* [Task to complete]: Return all of the rows below word for word, with the same line breaks and in the same order.

* [Supplied records]:
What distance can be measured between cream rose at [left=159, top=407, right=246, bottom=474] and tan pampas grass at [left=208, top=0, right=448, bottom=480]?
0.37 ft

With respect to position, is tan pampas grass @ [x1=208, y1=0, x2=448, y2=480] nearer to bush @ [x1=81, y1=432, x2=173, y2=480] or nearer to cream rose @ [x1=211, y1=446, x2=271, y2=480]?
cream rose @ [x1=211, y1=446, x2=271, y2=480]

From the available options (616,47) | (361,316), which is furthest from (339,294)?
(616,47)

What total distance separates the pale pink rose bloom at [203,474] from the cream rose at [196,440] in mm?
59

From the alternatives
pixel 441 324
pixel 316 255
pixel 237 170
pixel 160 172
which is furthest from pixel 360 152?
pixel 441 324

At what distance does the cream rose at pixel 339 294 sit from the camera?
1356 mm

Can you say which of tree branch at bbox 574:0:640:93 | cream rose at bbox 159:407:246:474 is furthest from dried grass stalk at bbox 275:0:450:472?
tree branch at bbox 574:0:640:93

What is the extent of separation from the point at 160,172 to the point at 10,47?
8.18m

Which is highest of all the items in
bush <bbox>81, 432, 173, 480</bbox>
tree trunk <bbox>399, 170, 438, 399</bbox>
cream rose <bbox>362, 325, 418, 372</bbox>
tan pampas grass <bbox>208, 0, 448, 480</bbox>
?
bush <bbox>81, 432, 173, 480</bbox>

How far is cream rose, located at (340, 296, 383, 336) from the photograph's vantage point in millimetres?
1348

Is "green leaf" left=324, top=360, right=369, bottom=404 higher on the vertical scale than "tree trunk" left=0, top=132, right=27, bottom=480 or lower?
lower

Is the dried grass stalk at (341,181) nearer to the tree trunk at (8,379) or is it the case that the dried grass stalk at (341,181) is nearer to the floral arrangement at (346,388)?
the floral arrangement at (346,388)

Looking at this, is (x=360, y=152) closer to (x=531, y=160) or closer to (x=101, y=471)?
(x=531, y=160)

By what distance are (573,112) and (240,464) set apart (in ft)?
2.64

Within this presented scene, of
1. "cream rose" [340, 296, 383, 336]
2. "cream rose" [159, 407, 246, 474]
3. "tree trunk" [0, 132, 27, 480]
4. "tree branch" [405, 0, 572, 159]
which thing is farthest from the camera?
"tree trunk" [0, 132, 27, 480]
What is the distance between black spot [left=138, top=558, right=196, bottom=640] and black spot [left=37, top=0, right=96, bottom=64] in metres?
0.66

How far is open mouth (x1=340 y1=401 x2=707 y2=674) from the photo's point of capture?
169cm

* [Output]:
What distance can be measured between cream rose at [left=159, top=407, right=246, bottom=474] and tan pampas grass at [left=208, top=0, right=448, bottom=480]?
0.37 ft

With respect to position, is tan pampas grass @ [x1=208, y1=0, x2=448, y2=480] nearer to bush @ [x1=81, y1=432, x2=173, y2=480] or nearer to cream rose @ [x1=211, y1=446, x2=271, y2=480]?
cream rose @ [x1=211, y1=446, x2=271, y2=480]

From the available options (616,47) | (361,316), which is furthest from (339,294)?
(616,47)

What total distance separates the pale pink rose bloom at [203,474] from the cream rose at [196,440] in mm?
59

From the alternatives
pixel 441 324
pixel 316 255
pixel 237 170
pixel 160 172
which is furthest from pixel 360 152?
pixel 441 324

At what distance does the cream rose at pixel 339 294 sit from the camera?
1356 mm

Can you say which of tree branch at bbox 574:0:640:93 | cream rose at bbox 159:407:246:474 is furthest from dried grass stalk at bbox 275:0:450:472?
tree branch at bbox 574:0:640:93

What is the extent of separation from the point at 160,172 to the point at 10,47?
8.18m

Which is highest of all the items in
bush <bbox>81, 432, 173, 480</bbox>
tree trunk <bbox>399, 170, 438, 399</bbox>
cream rose <bbox>362, 325, 418, 372</bbox>
tan pampas grass <bbox>208, 0, 448, 480</bbox>
?
bush <bbox>81, 432, 173, 480</bbox>

How far is cream rose, located at (340, 296, 383, 336) from the photograph's vantage point in millimetres?
1348

Is "green leaf" left=324, top=360, right=369, bottom=404 higher on the vertical scale than "tree trunk" left=0, top=132, right=27, bottom=480 or lower?
lower

Is the dried grass stalk at (341,181) nearer to the tree trunk at (8,379) or is it the case that the dried grass stalk at (341,181) is nearer to the floral arrangement at (346,388)?
the floral arrangement at (346,388)

Looking at this, is (x=360, y=152) closer to (x=531, y=160) or closer to (x=101, y=471)?
(x=531, y=160)

By what distance are (573,112) and (240,464) set apart (in ft)?
2.64

Within this presented scene, of
1. "cream rose" [340, 296, 383, 336]
2. "cream rose" [159, 407, 246, 474]
3. "tree trunk" [0, 132, 27, 480]
4. "tree branch" [405, 0, 572, 159]
which thing is farthest from the camera?
"tree trunk" [0, 132, 27, 480]
What is the distance between black spot [left=138, top=558, right=196, bottom=640] and black spot [left=37, top=0, right=96, bottom=64] in metres?
0.66

How far is open mouth (x1=340 y1=401 x2=707 y2=674) from the photo's point of capture?
169cm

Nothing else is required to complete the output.